## START Source material
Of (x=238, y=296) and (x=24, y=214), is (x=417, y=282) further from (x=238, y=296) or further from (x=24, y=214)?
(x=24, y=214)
## END Source material
## START Source material
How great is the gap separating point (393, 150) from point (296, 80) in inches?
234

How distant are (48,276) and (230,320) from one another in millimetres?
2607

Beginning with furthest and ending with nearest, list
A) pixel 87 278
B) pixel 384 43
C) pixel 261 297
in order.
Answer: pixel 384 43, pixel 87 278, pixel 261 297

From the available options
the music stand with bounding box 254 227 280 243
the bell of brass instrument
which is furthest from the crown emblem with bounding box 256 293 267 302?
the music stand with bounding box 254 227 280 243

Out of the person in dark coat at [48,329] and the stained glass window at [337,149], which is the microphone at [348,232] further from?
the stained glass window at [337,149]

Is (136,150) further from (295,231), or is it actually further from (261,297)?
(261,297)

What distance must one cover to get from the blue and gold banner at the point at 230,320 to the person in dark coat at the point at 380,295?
## END Source material
## What is being asked:
Quote the records from the line containing "Is (136,150) further" through the line containing "What distance must", repeating them exactly.

## Task response:
Is (136,150) further from (295,231), or is it actually further from (261,297)?
(261,297)

What distance must one cover to get from the blue and gold banner at the point at 230,320 to the person in dark coat at the point at 380,295?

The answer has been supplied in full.